How Microsoft Conquered Washington: After the Justice Department filed its antitrust suit in 1998, Microsoft–a company famous for its disdain of government–undertook the largest government affairs makeover in corporate history. The company now boasts one of the most dominating, multifaceted, and sophisticated influence machines around, one that spends tens of millions a year.
I find this pretty frightening. I don’t like the idea of any company wielding that kind of influence over politicians. I know that means I’m hopelessly naive. So be it. At least I’m honest.
11 Things About Spider-Man, shop including one very weird lawsuit about billboards in Times Square.
No way. Mozilla hits 1.0 status. Wow. And, look I downloaded it at 140k/sec at home. Thanks, Comcast.
Speaking of Comcast, I had another outage today, but as I was on hold with their support folks (again, very friendly and eager to help), I removed a coax splitter from my setup and everything came back to life. Maybe all of these outages were my fault?
Crazy Apple Rumors: “Then
Comcast? Never showed up today. “We’ll be there between 11:00 and 1:00.” Never showed up. But here’s the funny part: I never dropped the connection today, so I really didn’t need them today. Weird. I wonder if there was something wrong on their end which they fixed, and then didn’t need to send anyone out to my place for. Still, a phone call or something would have been nice.
Mammoth PostgreSQL. Sweet. Solaris, Red Hat Linux, and Mac OS X. Nice.
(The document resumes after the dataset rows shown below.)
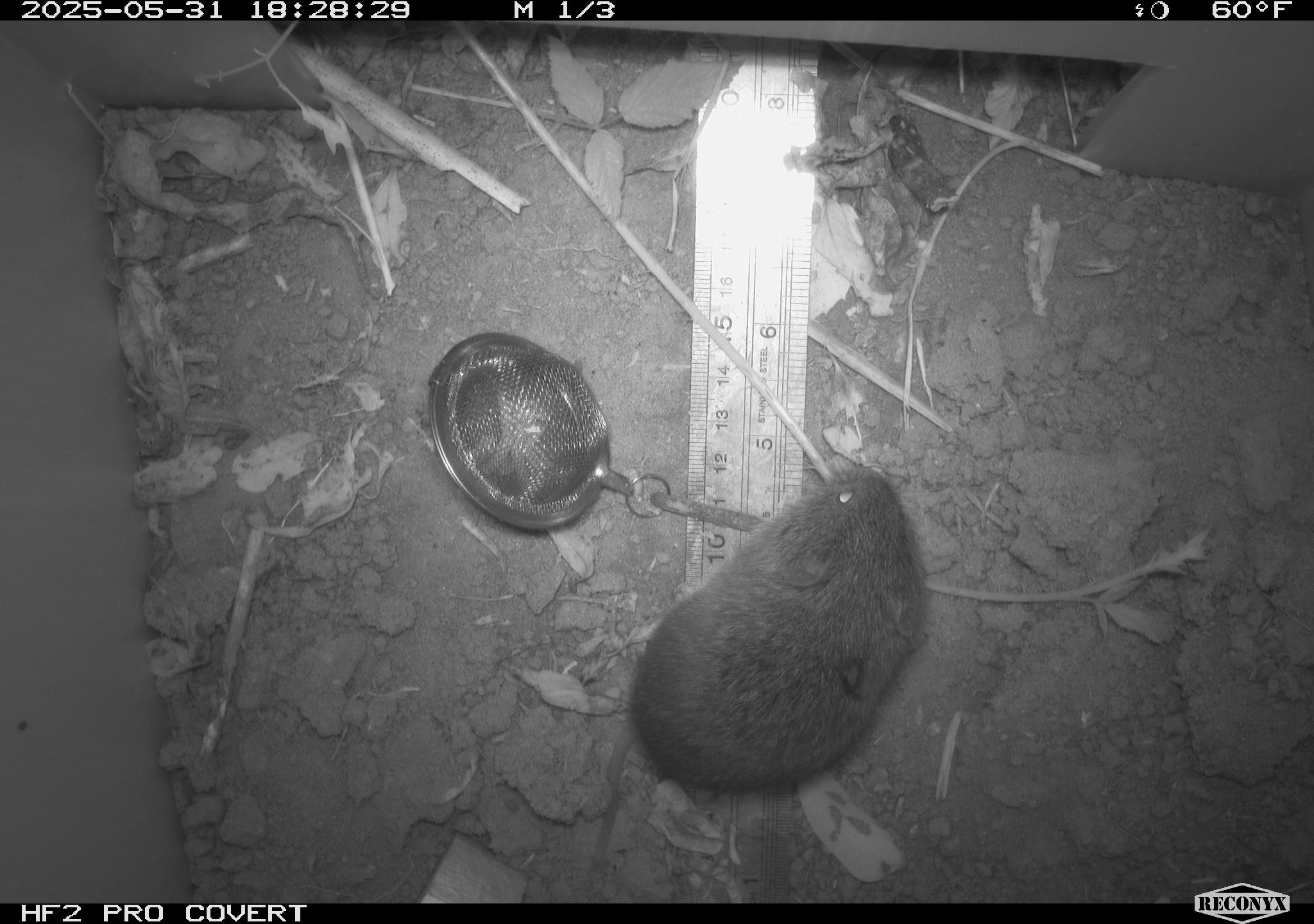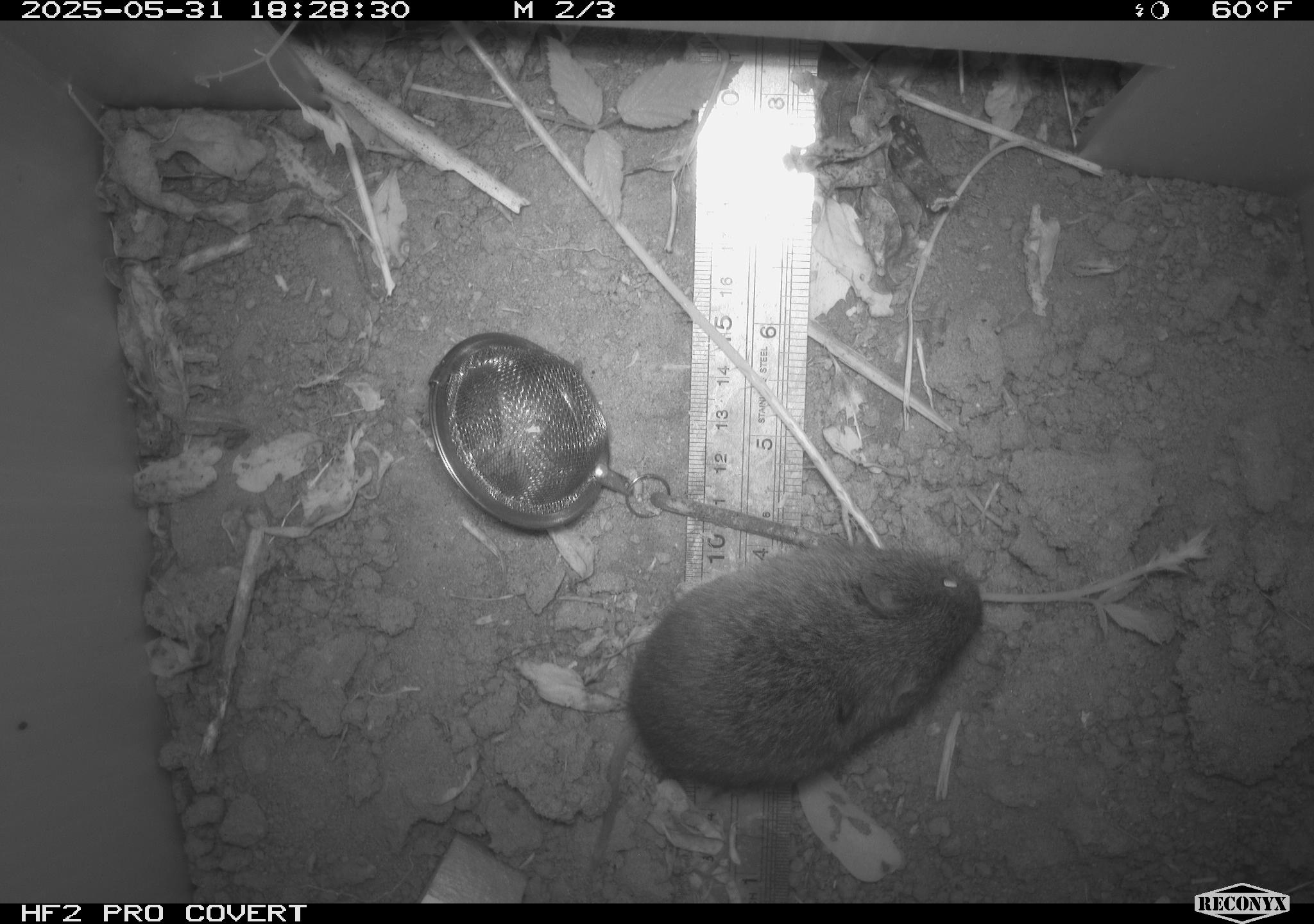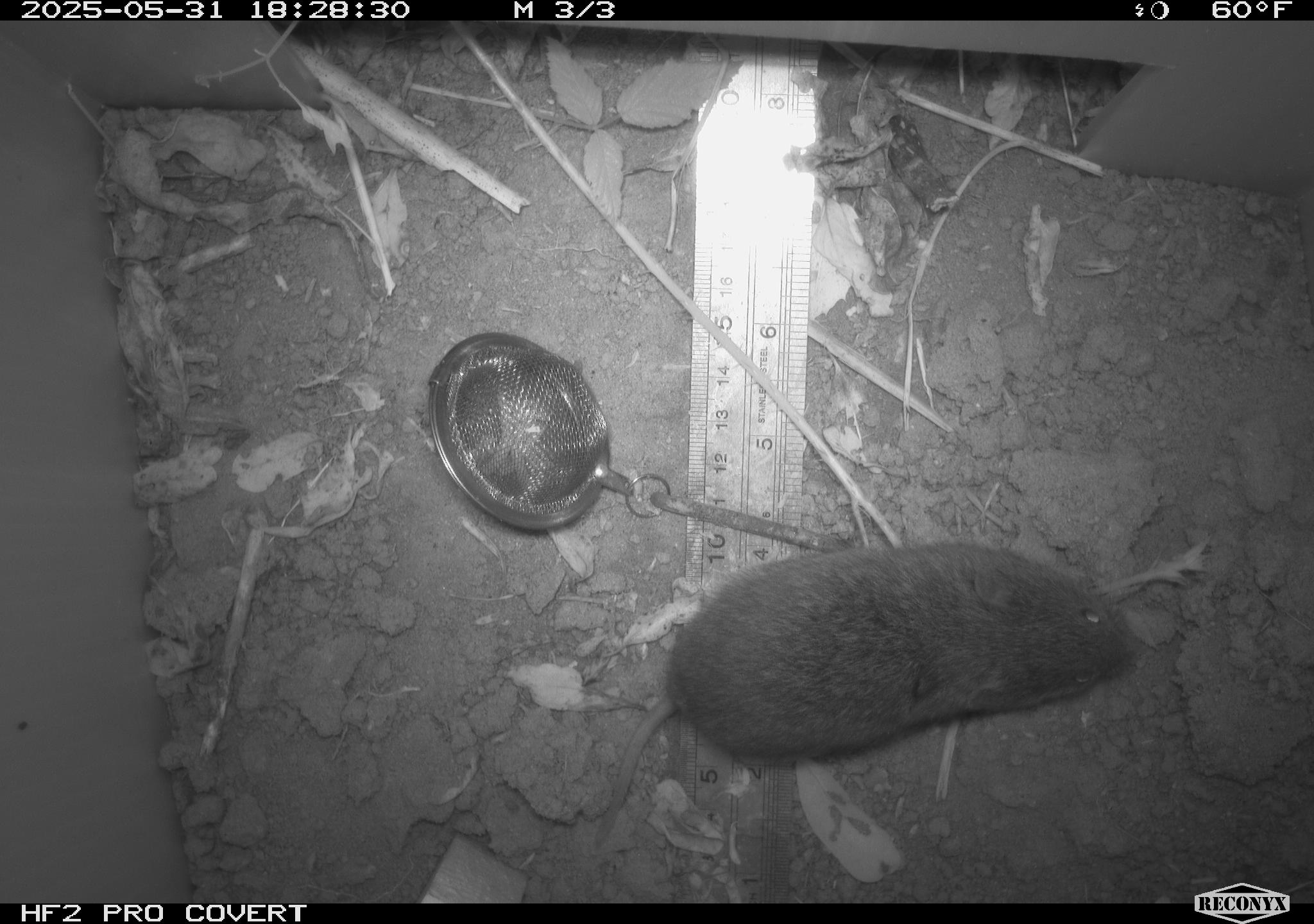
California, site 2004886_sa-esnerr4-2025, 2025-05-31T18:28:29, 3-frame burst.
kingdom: Animalia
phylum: Chordata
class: Mammalia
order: Rodentia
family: Cricetidae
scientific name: Arvicolinae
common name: voles, lemmings, and muskrats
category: arvicolinae subfamily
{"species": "arvicolinae subfamily (voles, lemmings, and muskrats) (Arvicolinae)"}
Comcast will be here tomorrow to check why I seem to lose synch every day. Hopefully it’s something easy and fixable. If it’s going to be a daily occurence, I may as well go back to dial-up [shudder]. But I must say that every tech support person I’ve dealt with at Comcast has been very friendly and as helpful as possible.
The Google API. Interesting. I love Google as a search engine. Now it can be embedded in other applications. That’s pretty cool.
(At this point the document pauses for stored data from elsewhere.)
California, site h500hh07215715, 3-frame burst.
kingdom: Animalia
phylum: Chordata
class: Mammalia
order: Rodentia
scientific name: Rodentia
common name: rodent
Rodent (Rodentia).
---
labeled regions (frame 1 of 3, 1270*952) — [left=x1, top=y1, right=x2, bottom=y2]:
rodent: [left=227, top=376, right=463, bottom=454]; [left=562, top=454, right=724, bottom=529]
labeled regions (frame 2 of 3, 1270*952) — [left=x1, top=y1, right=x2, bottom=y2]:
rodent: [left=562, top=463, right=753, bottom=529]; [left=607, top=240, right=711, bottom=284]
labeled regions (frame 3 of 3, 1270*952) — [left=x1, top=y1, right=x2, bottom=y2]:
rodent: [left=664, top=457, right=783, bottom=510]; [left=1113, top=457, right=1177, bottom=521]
Jen is feeling better. She spent some time sitting outside and reading today. I’ll be staying home with her again tomorrow since her recovery is still going pretty slowly. But I guess that’s to be expected after 5 1/2 hours of surgery. The doctor had predicted two to four hours, but apparently the work that needed to be done was pretty extensive. More on that later, though.
Well, the surgery is over. Jen is home recovering. She’s pretty tired and very sore, but I suppose that’s to be expected after 5 1/2 hours of surgery. The doctor said that hers was the second worst case of uterine scarring that he had ever seen.
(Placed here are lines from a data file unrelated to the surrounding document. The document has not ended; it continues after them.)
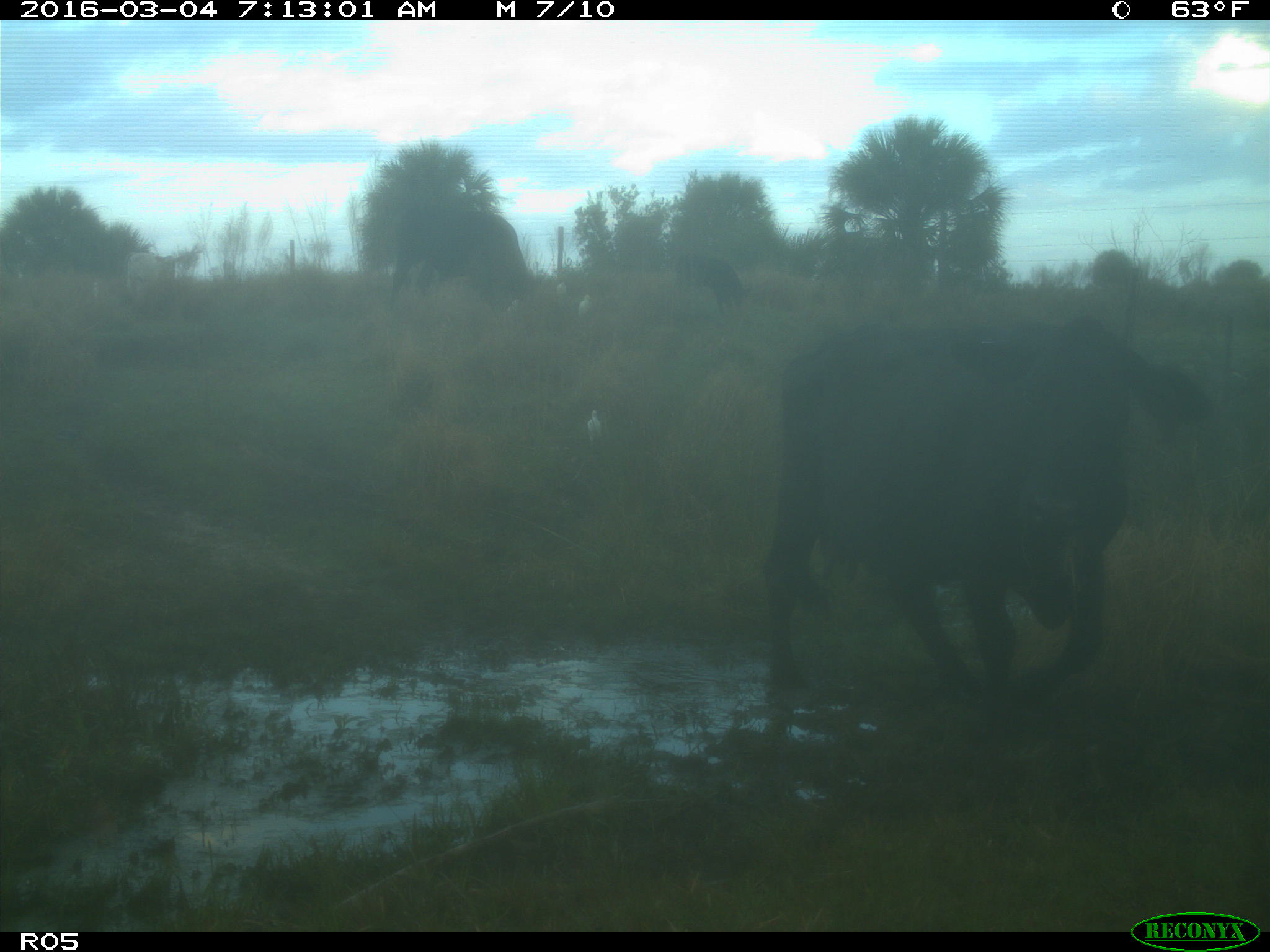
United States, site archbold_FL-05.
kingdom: Animalia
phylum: Chordata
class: Mammalia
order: Artiodactyla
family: Bovidae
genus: Bos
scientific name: Bos taurus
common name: domestic cow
Bos taurus (domestic cow).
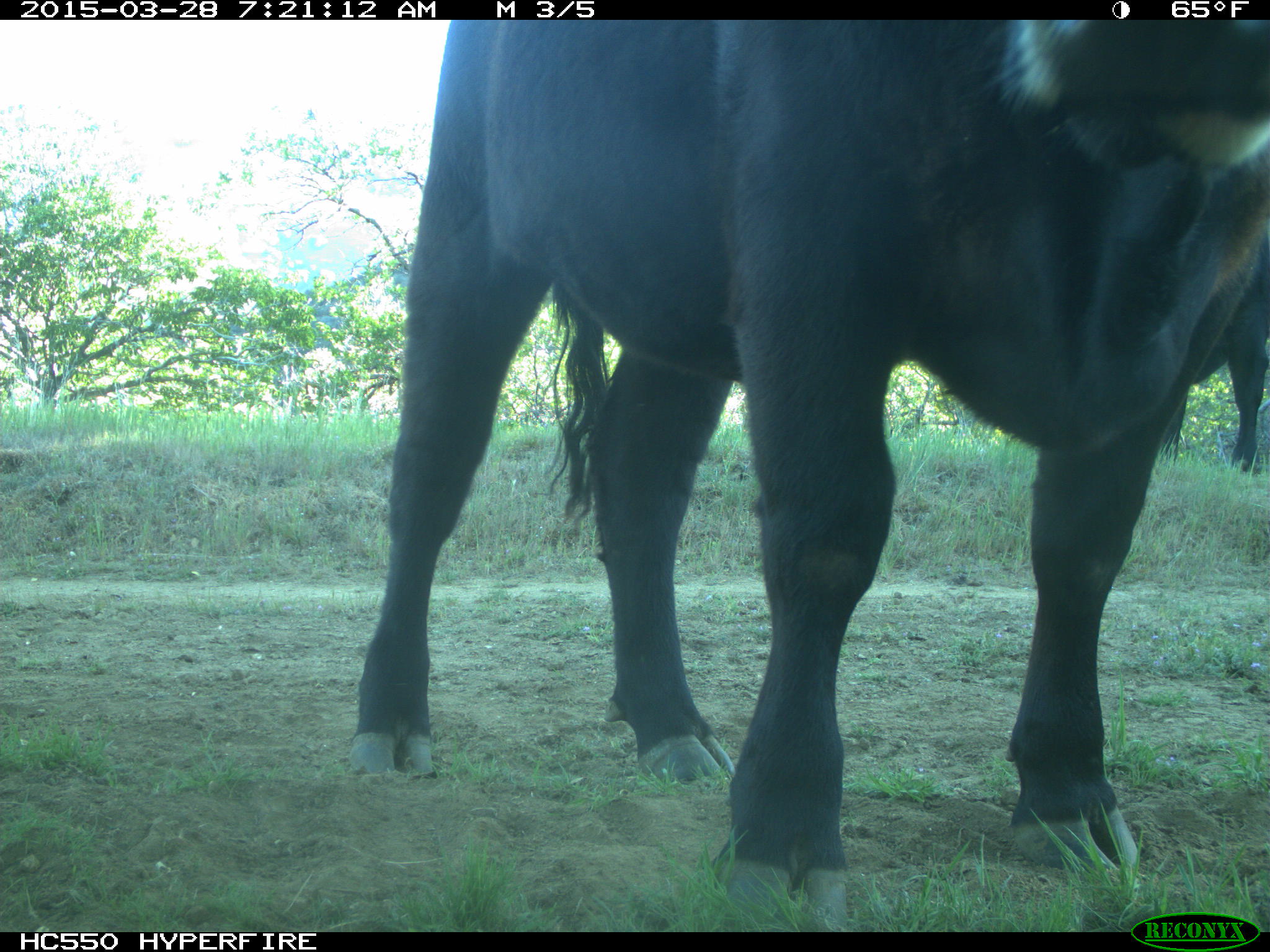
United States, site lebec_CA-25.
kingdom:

The good news is that this should take care of her pain.
The other news is that we’re pretty much done having children. That’s out of our hands now.
By the way, I’m posting this over my cable modem. It’s very, very fast. I got 140k/sec last night.
It’s the Bill and Steve show.
This guy is an absolute hoser.
So far, Comcast gets a thumbs up. Everything is working great. I had a brief outage this morning, but I called tech support and immediately talked to an intelligent and friendly rep who listened to what I had tried and gave me a case number within a few minutes. He said I did everything right, and he passed me up to the higher level tech support. The higher level tech told me that would push the synch out to me again (although I don’t honestly know what that means) and that it would working again within an hour. She also said to leave the power to the modem unplugged in the meantime. One hour later, I was back online. Nice.
Jen goes in for surgery tomorrow at 8:00 AM. The procedure should last at least four hours, link and we should be home sometime in the evening. Please keep her in your prayers. Thanks! For more info on her surgery, click here.
When Elephants Dance. Interesting article.
eSchoolNews Report: Some web filters might reflect bias. Unbelievable. I can’t believe how many people seem to have enough free time to research this kind of stuff. Here’s the point of the report: because many companies that provide Internet filtering to schools also provide Internet filtering to conservative Christian groups, the filtering companies are obviously showing bias toward Christian and conservative things. Nice use of logic, there. I should point out that eSchoolNews is not making those claims, but a report, entitled “Filtering Software: The Religious Connection” and written by Nancy Willard does. eSchoolNews is just reporting on the report, so to speak.
The massive network problems at work seem to be over, as evidenced by the fact that I can post this over my lunch break, when traffic has usually been at its heaviest over the last few weeks.
Good jokes from yesterday:
1) Bare Bones Software’s “Personal Analog Device“
2) AOL buys Blogs
3) iTivo. Video available here. OK, this was kind of stupid.